Task to carry out: Return each of the following lines unchanged, in the same order.

Data excerpts:
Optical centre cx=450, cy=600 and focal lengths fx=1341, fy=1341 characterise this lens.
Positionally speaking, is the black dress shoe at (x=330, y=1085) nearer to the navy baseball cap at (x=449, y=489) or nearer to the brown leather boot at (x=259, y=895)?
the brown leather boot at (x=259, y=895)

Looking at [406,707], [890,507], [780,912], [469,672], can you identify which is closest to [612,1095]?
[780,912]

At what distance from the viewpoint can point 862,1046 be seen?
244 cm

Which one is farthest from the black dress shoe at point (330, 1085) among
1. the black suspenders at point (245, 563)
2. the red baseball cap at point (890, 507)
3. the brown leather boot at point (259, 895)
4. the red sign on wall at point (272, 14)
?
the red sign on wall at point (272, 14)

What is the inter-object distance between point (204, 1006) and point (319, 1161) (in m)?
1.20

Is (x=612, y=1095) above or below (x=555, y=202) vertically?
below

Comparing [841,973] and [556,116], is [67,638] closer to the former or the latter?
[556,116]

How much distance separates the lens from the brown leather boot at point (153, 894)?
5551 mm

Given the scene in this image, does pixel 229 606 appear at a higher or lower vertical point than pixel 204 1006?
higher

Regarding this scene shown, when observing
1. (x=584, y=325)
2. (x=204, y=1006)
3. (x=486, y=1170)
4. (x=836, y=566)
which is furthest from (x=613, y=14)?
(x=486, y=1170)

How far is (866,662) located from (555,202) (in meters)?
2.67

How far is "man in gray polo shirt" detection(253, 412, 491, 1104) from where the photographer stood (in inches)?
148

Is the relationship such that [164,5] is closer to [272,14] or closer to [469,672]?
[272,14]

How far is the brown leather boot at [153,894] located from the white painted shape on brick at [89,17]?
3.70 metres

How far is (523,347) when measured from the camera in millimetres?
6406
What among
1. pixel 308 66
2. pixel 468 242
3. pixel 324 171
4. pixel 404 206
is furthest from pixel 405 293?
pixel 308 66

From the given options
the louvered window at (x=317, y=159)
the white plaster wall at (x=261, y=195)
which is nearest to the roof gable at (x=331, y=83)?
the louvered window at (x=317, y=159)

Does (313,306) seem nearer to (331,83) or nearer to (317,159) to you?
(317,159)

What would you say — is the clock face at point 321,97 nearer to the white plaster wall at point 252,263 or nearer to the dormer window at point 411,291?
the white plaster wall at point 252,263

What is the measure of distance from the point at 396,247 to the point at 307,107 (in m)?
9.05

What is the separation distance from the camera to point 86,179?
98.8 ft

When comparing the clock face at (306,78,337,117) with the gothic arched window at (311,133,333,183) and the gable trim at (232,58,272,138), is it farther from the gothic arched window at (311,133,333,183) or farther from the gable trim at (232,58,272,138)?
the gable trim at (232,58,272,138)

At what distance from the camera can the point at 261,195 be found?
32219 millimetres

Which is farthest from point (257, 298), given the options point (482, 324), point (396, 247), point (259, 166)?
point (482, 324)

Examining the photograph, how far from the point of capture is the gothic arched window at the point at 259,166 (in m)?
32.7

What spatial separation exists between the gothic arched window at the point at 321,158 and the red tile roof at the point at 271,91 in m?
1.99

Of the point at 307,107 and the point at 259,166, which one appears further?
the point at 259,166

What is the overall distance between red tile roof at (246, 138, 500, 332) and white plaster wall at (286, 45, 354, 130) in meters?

Exercise output:
Optical centre cx=450, cy=600 and focal lengths fx=1341, fy=1341 characterise this lens.
Positionally speaking, is the black dress shoe at (x=330, y=1085) nearer to the navy baseball cap at (x=449, y=489) or nearer to the brown leather boot at (x=259, y=895)?
the brown leather boot at (x=259, y=895)

Looking at [406,707], [890,507], [780,912], [469,672], can you identify which is closest to [612,1095]?
[780,912]

At what distance from the viewpoint can point 862,1046 be seen?
244 cm

Which one is farthest from the black dress shoe at point (330, 1085) among
1. the black suspenders at point (245, 563)
2. the red baseball cap at point (890, 507)
3. the brown leather boot at point (259, 895)
4. the red sign on wall at point (272, 14)
?
the red sign on wall at point (272, 14)

What is the inter-object distance between point (204, 1006) and point (319, 1161) (in m)?
1.20

Is (x=612, y=1095) above or below (x=555, y=202) vertically?
below

Comparing [841,973] and [556,116], is [67,638] closer to the former or the latter?
[556,116]

How much distance separates the lens from the brown leather boot at point (153, 894)?
5551 mm

Given the scene in this image, does pixel 229 606 appear at a higher or lower vertical point than pixel 204 1006?
higher

Regarding this scene shown, when observing
1. (x=584, y=325)
2. (x=204, y=1006)
3. (x=486, y=1170)
4. (x=836, y=566)
which is furthest from (x=613, y=14)?
(x=486, y=1170)

How far is (866,662) located from (555,202) (in meters)?
2.67

How far is "man in gray polo shirt" detection(253, 412, 491, 1104) from where the photographer stood (in inches)?
148

Is the relationship such that [164,5] is closer to [272,14] or closer to [469,672]?
[272,14]

How far is the brown leather boot at [153,894] located from the white painted shape on brick at [89,17]?
3.70 metres

How far is (523,347) when measured from the camera in millimetres?
6406
What among
1. pixel 308 66
2. pixel 468 242
3. pixel 324 171
4. pixel 404 206
is furthest from pixel 405 293?
pixel 308 66

From the given options
the louvered window at (x=317, y=159)
the white plaster wall at (x=261, y=195)
which is nearest to the roof gable at (x=331, y=83)?
the louvered window at (x=317, y=159)

Does (313,306) seem nearer to (331,83) or nearer to (317,159) to you?
(317,159)

What would you say — is the clock face at point 321,97 nearer to the white plaster wall at point 252,263 or nearer to the dormer window at point 411,291?
the white plaster wall at point 252,263

What is the measure of distance from the point at 396,247 to the point at 307,107 (in m)?
9.05

What is the separation distance from the camera to point 86,179?
98.8 ft

When comparing the clock face at (306,78,337,117) with the gothic arched window at (311,133,333,183) and the gable trim at (232,58,272,138), is it farther from the gothic arched window at (311,133,333,183) or farther from the gable trim at (232,58,272,138)?
the gable trim at (232,58,272,138)

At what distance from the camera can the point at 261,195 be found?
32219 millimetres

Which is farthest from point (257, 298), given the options point (482, 324), point (396, 247), point (259, 166)?
point (482, 324)

Examining the photograph, how far from the point of capture is the gothic arched window at the point at 259,166 (in m)?
32.7

What spatial separation exists between the gothic arched window at the point at 321,158 and the red tile roof at the point at 271,91 in m?
1.99

Of the point at 307,107 and the point at 259,166, which one appears further?
the point at 259,166

What is the overall distance between red tile roof at (246, 138, 500, 332) and white plaster wall at (286, 45, 354, 130) in meters?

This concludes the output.